- Material for this exercise:
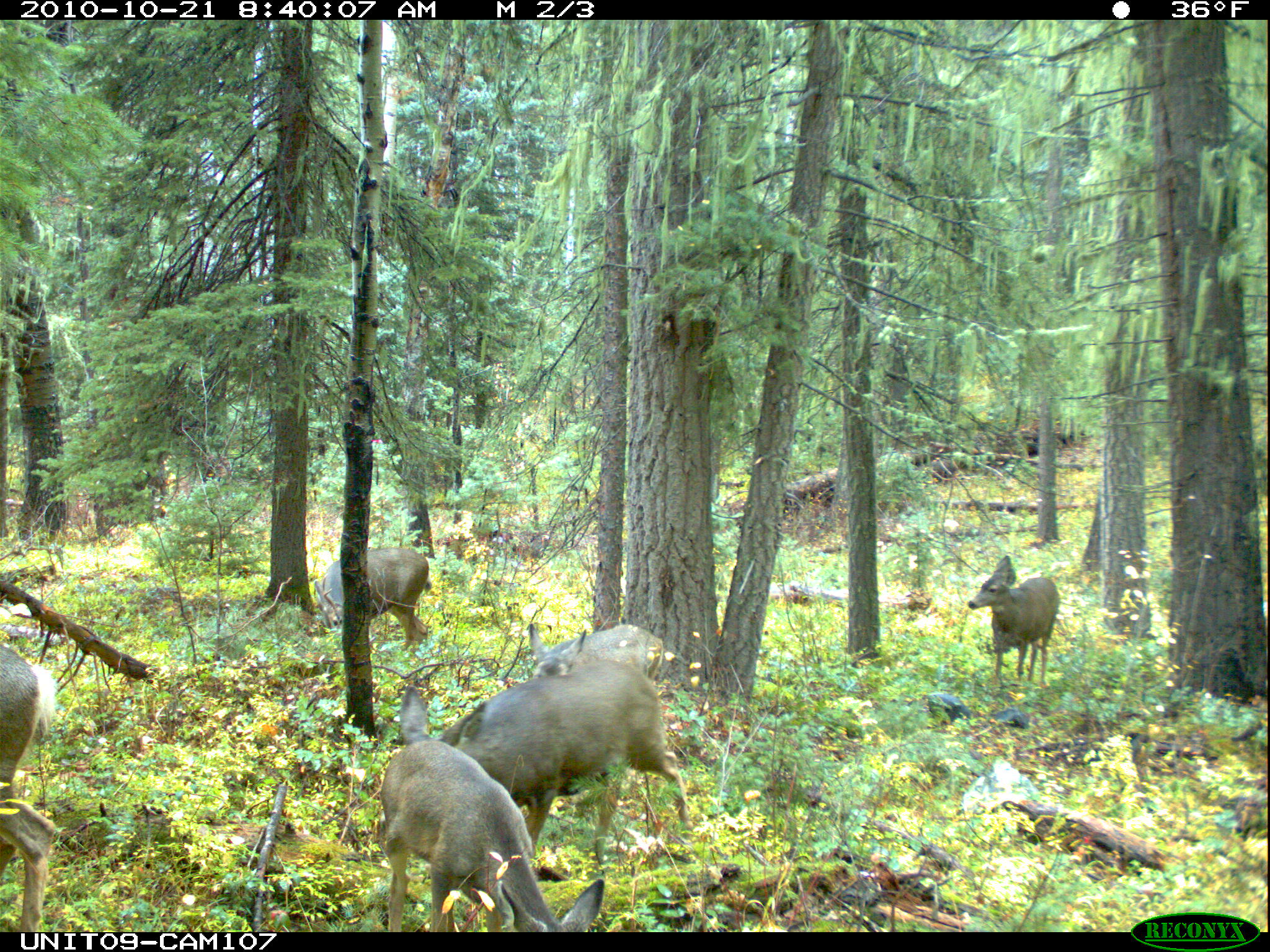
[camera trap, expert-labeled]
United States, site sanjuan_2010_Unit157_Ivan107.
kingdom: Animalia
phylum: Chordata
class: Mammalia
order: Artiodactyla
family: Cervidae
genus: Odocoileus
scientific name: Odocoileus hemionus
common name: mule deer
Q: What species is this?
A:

- What this task involves: Skipping the images, write out the whole listing exactly.

- Solution below:
[camera trap, expert-labeled]
United States, site sanjuan_2010_Unit157_Ivan107.
kingdom: Animalia
phylum: Chordata
class: Mammalia
order: Artiodactyla
family: Cervidae
genus: Odocoileus
scientific name: Odocoileus hemionus
common name: mule deer
Q: What species is this?
A:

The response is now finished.